In August 1990, a judge ruled that JUDAS PRIEST was not liable for the deaths of two young men who cited the band’s music as the reason they killed themselves.

Just before Christmas, 1985, 19-year-old James Vance watched his best friend Ray Belknap shoot himself to death with a .12 gauge shotgun in a churchyard outside Reno, Nevada. Then Vance pulled the trigger on himself. He survived but was severely disfigured. Vance later claimed his actions had been influenced by the heavy metal music of JUDAS PRIEST, prompting his family to sue the band.

At the heart of the lawsuit was the claim that JUDAS PRIEST‘s “Stained Class” album’s songs contained messages that, when played backwards, said “try suicide” and “let’s be dead.” Lawyers said it was the song “Better By You, Better Than Me” with its subliminal command of “do it, do it, do it” that pushed the two men over the line to end their troubled lives.

Vance told attorneys that he and Belknap were listening to JUDAS PRIEST when “all of a sudden we got a suicide message, and we got tired of life.” In a letter to Belknap‘s mother, he later wrote, “I believe that alcohol and heavy-metal music such as JUDAS PRIEST led us to be mesmerized.”

JUDAS PRIEST and CBS pander this stuff to alienated teenagers,” the Belknaps‘ attorney argued. “The members of the chess club, the math and science majors don’t listen to this stuff. It’s the dropouts, the drug and alcohol abusers. So our argument is you have a duty to be more cautious when you’re dealing with a population susceptible to this stuff.”

Halford looked back on the Reno trial while promoting his recently released autobiography, “Confess”, on “The Radical With Nick Terzo” podcast.

Rob said (hear audio below): “This, to me, was just this incredible display of love between all of us in the band. We never talked about it, ’cause that’s the kind of guys we are and the generation that we’re from. But that’s what got us through it — loving each other and caring for each other and supporting each other, and being extremely focused on the elements of the trial.

“I’ve said it before, and I’ll never stop saying it, those two beautiful heavy metal guys took their lives,” he continued. “[It had] nothing to do with metal. They loved their heavy metal music. They were just totally locked into experience — it gave them a lot of connectivity; it was who they were as persons with the music that they loved. But the horrible side issues of what was going on with their family, plus the state of mind, which was messed up terribly that particular fateful day, with alcohol and other chemicals, it was like a ticking time bomb.
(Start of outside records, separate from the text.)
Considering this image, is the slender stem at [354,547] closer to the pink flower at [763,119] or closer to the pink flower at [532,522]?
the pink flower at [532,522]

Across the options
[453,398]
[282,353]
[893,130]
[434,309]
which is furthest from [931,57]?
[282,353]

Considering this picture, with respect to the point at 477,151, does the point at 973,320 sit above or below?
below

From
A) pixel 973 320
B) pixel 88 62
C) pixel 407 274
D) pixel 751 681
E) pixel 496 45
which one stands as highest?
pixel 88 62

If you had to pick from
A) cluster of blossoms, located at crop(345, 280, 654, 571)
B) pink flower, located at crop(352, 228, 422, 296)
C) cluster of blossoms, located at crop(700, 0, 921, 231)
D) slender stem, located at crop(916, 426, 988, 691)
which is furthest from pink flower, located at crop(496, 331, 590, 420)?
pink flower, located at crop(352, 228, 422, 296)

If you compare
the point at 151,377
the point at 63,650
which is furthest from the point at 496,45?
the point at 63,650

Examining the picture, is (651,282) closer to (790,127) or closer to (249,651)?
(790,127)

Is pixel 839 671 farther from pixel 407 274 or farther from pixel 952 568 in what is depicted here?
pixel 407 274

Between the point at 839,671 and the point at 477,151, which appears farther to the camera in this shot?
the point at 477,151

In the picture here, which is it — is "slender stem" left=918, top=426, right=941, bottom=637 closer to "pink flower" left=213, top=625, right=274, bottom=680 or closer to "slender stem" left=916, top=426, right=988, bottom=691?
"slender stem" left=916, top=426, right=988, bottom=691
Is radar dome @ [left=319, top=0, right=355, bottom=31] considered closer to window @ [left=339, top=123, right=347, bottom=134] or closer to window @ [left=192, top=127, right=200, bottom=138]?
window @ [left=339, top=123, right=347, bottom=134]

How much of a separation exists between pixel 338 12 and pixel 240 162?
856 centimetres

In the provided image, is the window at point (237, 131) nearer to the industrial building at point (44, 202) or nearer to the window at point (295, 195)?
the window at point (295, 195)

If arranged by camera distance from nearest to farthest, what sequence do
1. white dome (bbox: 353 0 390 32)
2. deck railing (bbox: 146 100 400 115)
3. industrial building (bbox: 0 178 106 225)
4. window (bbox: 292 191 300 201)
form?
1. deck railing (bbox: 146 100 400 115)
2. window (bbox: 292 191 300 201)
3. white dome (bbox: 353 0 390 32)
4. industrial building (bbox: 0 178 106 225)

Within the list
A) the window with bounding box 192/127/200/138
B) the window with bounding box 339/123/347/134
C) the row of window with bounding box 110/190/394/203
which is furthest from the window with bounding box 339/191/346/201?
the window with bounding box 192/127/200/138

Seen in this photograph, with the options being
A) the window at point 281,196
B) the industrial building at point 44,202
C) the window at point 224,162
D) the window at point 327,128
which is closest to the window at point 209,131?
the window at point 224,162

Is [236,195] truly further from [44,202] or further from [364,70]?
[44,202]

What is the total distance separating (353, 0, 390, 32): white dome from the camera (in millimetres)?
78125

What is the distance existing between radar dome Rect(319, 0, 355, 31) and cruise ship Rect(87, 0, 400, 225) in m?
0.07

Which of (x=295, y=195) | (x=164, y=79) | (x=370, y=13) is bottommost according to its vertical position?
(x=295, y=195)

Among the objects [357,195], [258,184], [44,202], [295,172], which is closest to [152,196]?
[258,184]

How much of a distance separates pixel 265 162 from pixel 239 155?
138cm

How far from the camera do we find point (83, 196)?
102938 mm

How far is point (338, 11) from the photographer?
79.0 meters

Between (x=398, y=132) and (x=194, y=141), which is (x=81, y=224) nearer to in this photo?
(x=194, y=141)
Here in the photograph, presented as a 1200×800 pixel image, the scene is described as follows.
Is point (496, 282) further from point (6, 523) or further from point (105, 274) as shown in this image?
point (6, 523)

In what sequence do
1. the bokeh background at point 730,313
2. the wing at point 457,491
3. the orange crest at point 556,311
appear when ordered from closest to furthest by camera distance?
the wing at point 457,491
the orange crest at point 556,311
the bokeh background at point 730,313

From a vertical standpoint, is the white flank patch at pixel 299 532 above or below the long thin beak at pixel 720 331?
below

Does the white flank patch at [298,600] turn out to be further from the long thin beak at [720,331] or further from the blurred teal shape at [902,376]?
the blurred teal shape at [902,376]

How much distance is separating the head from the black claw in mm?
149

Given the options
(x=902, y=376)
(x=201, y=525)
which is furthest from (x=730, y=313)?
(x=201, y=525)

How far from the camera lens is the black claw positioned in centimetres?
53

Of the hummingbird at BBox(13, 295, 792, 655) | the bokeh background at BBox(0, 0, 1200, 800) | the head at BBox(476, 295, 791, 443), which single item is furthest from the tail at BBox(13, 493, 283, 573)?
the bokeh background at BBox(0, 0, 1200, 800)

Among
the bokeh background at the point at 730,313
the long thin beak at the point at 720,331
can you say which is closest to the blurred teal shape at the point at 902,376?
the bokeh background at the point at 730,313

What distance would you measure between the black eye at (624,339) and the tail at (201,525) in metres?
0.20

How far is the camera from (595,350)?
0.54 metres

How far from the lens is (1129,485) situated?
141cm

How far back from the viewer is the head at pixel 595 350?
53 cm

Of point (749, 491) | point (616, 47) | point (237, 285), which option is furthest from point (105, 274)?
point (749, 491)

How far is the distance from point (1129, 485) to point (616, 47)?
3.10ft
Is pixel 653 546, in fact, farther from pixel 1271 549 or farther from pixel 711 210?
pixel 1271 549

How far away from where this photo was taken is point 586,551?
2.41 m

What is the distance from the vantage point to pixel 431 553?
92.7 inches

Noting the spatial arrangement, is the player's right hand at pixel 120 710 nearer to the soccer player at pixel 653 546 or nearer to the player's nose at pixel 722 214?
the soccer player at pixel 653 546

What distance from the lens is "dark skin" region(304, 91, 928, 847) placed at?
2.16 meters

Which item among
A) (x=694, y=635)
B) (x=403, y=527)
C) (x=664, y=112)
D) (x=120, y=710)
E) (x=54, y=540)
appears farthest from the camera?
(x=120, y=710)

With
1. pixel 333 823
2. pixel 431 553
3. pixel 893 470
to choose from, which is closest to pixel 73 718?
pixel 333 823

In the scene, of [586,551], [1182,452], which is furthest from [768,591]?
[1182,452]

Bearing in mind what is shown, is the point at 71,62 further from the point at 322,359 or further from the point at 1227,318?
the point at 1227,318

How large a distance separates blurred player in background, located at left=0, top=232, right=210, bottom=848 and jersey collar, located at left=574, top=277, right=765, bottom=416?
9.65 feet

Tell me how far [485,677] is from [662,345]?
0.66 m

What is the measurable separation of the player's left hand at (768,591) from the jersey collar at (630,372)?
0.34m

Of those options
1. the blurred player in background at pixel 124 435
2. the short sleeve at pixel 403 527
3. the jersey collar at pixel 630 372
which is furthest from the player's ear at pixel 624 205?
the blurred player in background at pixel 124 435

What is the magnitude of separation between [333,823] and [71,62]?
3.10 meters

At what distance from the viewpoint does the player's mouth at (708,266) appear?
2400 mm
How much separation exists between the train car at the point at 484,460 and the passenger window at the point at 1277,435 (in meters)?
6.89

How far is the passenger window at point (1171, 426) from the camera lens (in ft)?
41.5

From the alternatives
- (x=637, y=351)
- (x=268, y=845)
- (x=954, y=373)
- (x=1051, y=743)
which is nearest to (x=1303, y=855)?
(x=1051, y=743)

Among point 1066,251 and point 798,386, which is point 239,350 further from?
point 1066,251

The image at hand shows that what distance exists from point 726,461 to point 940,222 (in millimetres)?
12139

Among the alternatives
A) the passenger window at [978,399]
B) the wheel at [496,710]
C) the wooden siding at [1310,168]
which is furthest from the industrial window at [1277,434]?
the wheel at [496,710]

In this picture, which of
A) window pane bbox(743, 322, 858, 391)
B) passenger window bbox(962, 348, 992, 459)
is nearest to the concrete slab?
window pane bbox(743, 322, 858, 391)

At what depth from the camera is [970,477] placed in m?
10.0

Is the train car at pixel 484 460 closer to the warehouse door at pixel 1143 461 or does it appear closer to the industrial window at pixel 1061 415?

“But, yeah, we were literally fighting for our lives, weren’t we?” Rob added. “We were accused, firstly, of killing somebody. How do you cope with that? But we did. And it was an incredibly strong, tough part of the life of JUDAS PRIEST that I would like to say we got through unscathed, but we didn’t, because we all carry that with us, as do a lot of other people. And because of the context of the story, it’s very important to have it included in ‘Confess’.”

Halford also talked about the fact that PRIEST returned to Reno at some point after the trial to play a show for the community which supported the group during one of its darkest periods.

“We went back to Reno some years later, as just a validation of us all getting through that and still being together, and still not having any hate,” Rob explained. “‘Cause hate is a horribly destructive, corrosive, mean, nasty, terrible thing to have to go through, because it doesn’t have any value whatsoever — it’s just pure negativity. So for us to go back and to celebrate, it was important.”

Other lawsuits at that time sought damages because of violent lyrics in music, but the JUDAS PRIEST case was one of the first to claim that subliminal messages hidden behind those lyrics caused the deaths of young men.